Se confirmó que el cadáver encontado en el interior de una refrigeradora del domicilio del brasileño Giovani Mikio Claudino (35), en el barrio de Ashitaka, Numazu, prefectura de Shizuoka, es de la peruana Claudia Mary García Rodríguez.

   Según amigos íntimos de la difunta, en Trujillo, al norte de Lima, Perú, contaron que vivió en Japón desde 1991, y al año siguiente se casó con el japonés Miura Shiuske. Afirman que estudió su primaria y secundaria en la ciudad de Cartavio.

   La llamaban con el nombre de “Eusebia” y era recordada por llevar unas largas trenzas, era cordial y amiguera, manifestaron. Tenía 45 años de edad, y era la cuarta de 9 hermanos.

    Su muerte se pudo conocer gracias  a una llamada telefónica que recibió la policía de Numazu, el último 20 de marzo, alertándoles que una mujer había sido asesinada en el domicilio del brasileño Giovani Mikio Claudino, posiblemente, conviviente de la peruana.

    Mikio fue detenido por la policía, y habría cometido el asesinato a finales de febrero -casi un mes después  que los custodios del orden japoneses encontraran el cadáver-, en complicidad con un compatriota, Irineu Arakaki Filho (35), quien escondió el coche de la victimada. Este último tenía como lugar de residencia la localidad de Fushimi, en Tokio.

   Durante muchos años García Rodríguez trabajó en una empresa de autopartes en Numazu. Desde hace 3 años atrás, se separó del nipón Miura Shiuske, con quien no tuvo hijos. Se sabe que la familia de Shiuske le obsequió una casa a la peruana en Numazu.

   Los padres de la extinta peruana, Hermelinda Rodríguez y Lorenzo García, levantaron un pequeño altar en la sala de su domicilio en Trujillo en donde oraron por su alma. Ambos solicitan a las autoridades peruanas hagan todo lo posible para que el cuerpo de su hija sea trasladado hasta el Perú.

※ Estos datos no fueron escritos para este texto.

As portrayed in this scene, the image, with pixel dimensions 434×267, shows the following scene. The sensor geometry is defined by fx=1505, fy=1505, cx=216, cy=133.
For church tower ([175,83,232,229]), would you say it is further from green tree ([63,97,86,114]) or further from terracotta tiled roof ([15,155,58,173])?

   La peruana García Rodríguez, antes de viajar a Japón,  vivía con sus padres, en el sector Wichanzao, distrito de La Esperanza, en la provincia de Trujillo.

   Los amigos que la conocieron dijeron que tenía una pequeña flota de minibuses que recorrían a diario Trujillo-Cartavio, y la promesa que hizo a su familia era retornar en diciembre de éste año a su tierra.

   La noticia de su trágica muerte ha conmocionado Trujillo y el Perú en general, por la forma cómo fue asesinada y de la manera en que la policía encontró su cadáver, en posición fetal, sin algún signo de heridas.

   La familia de la difunta pide un ejemplar castigo para el autor del bárbaro asesinato.

   En Trujillo y Cartavio, lugares en donde vivió Claudia Mary García Rodríguez, también conocida como “Eusebia”, sus amistades de promoción de estudios irán a visitar hoy a sus padres para darles el respectivo pésame, en vista que la noticia de su muerte recién se conoció ayer a través de los medios periodísticos.